— Start of Listed records —

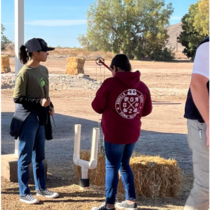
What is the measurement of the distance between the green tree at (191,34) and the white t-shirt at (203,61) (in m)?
42.3

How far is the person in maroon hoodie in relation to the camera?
129 inches

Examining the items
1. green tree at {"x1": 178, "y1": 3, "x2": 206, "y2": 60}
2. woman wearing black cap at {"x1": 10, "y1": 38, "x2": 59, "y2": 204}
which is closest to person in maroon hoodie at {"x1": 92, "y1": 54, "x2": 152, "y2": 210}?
woman wearing black cap at {"x1": 10, "y1": 38, "x2": 59, "y2": 204}

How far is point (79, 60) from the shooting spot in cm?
2442

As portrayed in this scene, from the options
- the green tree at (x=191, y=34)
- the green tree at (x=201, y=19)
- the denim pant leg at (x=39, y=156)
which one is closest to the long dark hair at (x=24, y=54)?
the denim pant leg at (x=39, y=156)

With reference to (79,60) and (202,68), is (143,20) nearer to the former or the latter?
(79,60)

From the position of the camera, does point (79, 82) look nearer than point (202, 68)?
No

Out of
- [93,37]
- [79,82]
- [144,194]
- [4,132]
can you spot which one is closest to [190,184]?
[144,194]

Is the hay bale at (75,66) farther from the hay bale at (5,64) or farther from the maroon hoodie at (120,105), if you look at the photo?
the maroon hoodie at (120,105)

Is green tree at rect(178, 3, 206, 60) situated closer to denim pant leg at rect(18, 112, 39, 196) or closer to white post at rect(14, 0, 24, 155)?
white post at rect(14, 0, 24, 155)

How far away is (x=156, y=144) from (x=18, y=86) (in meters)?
4.53

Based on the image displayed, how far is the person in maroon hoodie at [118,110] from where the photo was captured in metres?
3.29

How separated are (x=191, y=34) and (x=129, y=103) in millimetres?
43352

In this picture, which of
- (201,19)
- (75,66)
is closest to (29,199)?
(75,66)

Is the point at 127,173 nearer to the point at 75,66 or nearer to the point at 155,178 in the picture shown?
the point at 155,178
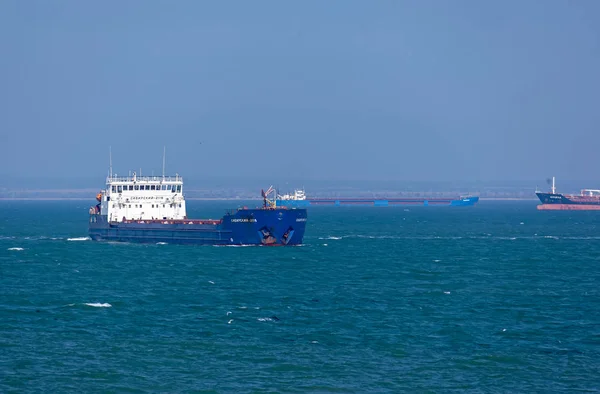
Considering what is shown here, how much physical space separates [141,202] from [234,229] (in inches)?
703

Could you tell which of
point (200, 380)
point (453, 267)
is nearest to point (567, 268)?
point (453, 267)

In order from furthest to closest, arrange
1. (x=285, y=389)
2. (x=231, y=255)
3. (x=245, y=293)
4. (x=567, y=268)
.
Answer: (x=231, y=255) → (x=567, y=268) → (x=245, y=293) → (x=285, y=389)

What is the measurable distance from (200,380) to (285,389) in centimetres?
386

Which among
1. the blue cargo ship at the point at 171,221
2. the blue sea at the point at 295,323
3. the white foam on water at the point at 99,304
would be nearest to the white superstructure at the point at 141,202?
the blue cargo ship at the point at 171,221

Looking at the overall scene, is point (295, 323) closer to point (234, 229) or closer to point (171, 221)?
point (234, 229)

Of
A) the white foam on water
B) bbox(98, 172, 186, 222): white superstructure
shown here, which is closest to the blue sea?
the white foam on water

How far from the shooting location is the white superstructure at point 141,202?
112375 mm

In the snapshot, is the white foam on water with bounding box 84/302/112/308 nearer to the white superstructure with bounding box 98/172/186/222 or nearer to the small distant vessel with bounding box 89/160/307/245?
the small distant vessel with bounding box 89/160/307/245

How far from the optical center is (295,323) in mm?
52031

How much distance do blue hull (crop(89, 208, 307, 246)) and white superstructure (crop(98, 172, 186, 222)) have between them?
171 inches

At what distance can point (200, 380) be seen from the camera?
39438 mm

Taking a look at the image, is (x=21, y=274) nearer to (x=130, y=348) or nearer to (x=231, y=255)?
(x=231, y=255)

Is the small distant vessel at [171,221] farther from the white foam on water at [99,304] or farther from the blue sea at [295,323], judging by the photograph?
the white foam on water at [99,304]

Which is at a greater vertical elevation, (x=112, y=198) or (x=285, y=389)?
(x=112, y=198)
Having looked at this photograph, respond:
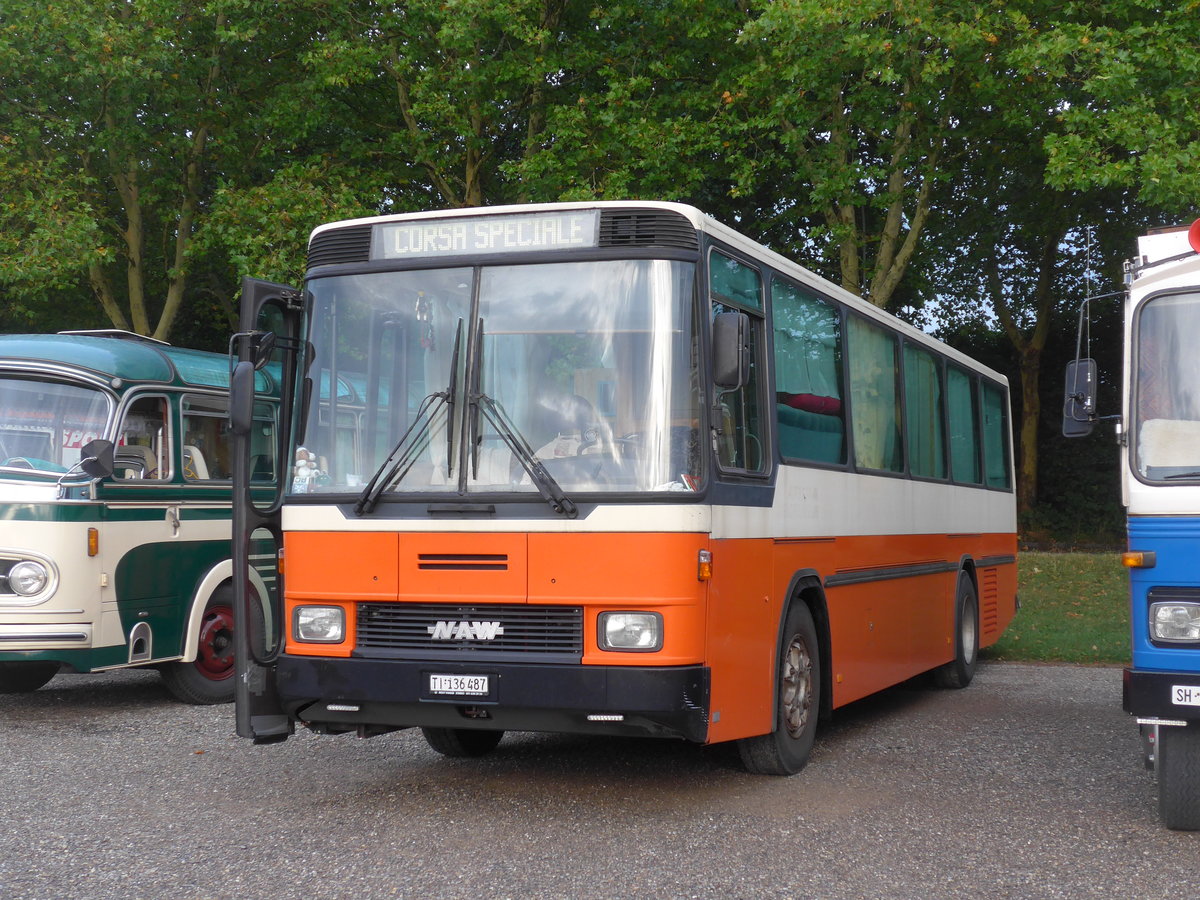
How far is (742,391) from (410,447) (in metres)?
1.72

— End of Listed records —

Written exercise:
Pictures excluded, quote all the data above exactly.

Completed exercise:
What is the measurement of the distance between the green tree at (191,34) and the white t-shirt at (203,61) (in m)?
42.3

How far is the person in maroon hoodie in relation to the camera?
129 inches

Examining the items
1. green tree at {"x1": 178, "y1": 3, "x2": 206, "y2": 60}
2. woman wearing black cap at {"x1": 10, "y1": 38, "x2": 59, "y2": 204}
which is closest to person in maroon hoodie at {"x1": 92, "y1": 54, "x2": 152, "y2": 210}?
woman wearing black cap at {"x1": 10, "y1": 38, "x2": 59, "y2": 204}

How far is point (79, 60) from the shooting spot in cm?
2442

As portrayed in this scene, from the options
- the green tree at (x=191, y=34)
- the green tree at (x=201, y=19)
- the denim pant leg at (x=39, y=156)
which one is closest to the long dark hair at (x=24, y=54)?
the denim pant leg at (x=39, y=156)

With reference to (79,60) and (202,68), is (143,20) nearer to the former or the latter?
(79,60)

From the position of the camera, does point (79, 82) look nearer than point (202, 68)?
No

Out of
- [93,37]
- [79,82]
- [144,194]
- [4,132]
can you spot which one is closest to [190,184]?
[144,194]

Is the hay bale at (75,66) farther from the hay bale at (5,64) or farther from the maroon hoodie at (120,105), if you look at the photo?
the maroon hoodie at (120,105)

Is green tree at rect(178, 3, 206, 60) situated closer to denim pant leg at rect(18, 112, 39, 196) or closer to white post at rect(14, 0, 24, 155)?
white post at rect(14, 0, 24, 155)

How far away is (x=156, y=144) from (x=18, y=86) (in meters)?
4.53

Based on the image displayed, how far is the person in maroon hoodie at [118,110] from where the photo was captured in metres?
3.29

How separated are (x=191, y=34) and (x=129, y=103) in millimetres?
43352

In this picture, which of
- (201,19)
- (75,66)
is closest to (29,199)?
(75,66)

Is the point at 127,173 nearer to the point at 75,66 or nearer to the point at 155,178 in the picture shown?
the point at 155,178
Considering what is shown here, how much physical space separates [141,202] from [234,229] (in inches)?
703

Could you tell which of
point (200, 380)
point (453, 267)
is nearest to point (567, 268)?
point (453, 267)

In order from furthest to closest, arrange
1. (x=285, y=389)
2. (x=231, y=255)
3. (x=245, y=293)
4. (x=567, y=268)
.
Answer: (x=231, y=255) → (x=567, y=268) → (x=245, y=293) → (x=285, y=389)

What is the measurable distance from (200,380) to (285,389) in centimetres?
386

Which among
1. the blue cargo ship at the point at 171,221
2. the blue sea at the point at 295,323
3. the white foam on water at the point at 99,304
would be nearest to the white superstructure at the point at 141,202?
the blue cargo ship at the point at 171,221

Looking at the overall scene, is point (295, 323) closer to point (234, 229) or closer to point (171, 221)?
point (234, 229)

Of
A) the white foam on water
B) bbox(98, 172, 186, 222): white superstructure
shown here, which is closest to the blue sea?
the white foam on water

How far from the shooting location is the white superstructure at point 141,202?
112375 mm

In the snapshot, is the white foam on water with bounding box 84/302/112/308 nearer to the white superstructure with bounding box 98/172/186/222 or nearer to the small distant vessel with bounding box 89/160/307/245?
the small distant vessel with bounding box 89/160/307/245

How far from the optical center is (295,323) in mm?
52031

How much distance do blue hull (crop(89, 208, 307, 246)) and white superstructure (crop(98, 172, 186, 222)) have between them?
171 inches

At what distance can point (200, 380) be seen from the camera?
39438 mm

Taking a look at the image, is (x=21, y=274) nearer to (x=130, y=348) or nearer to (x=231, y=255)?
(x=231, y=255)

Is the small distant vessel at [171,221] farther from the white foam on water at [99,304] or farther from the blue sea at [295,323], judging by the photograph?
the white foam on water at [99,304]

Which is at a greater vertical elevation, (x=112, y=198) or (x=285, y=389)?
(x=112, y=198)
Having looked at this photograph, respond:
How far is (742,391) from (410,447) (in metres)?
1.72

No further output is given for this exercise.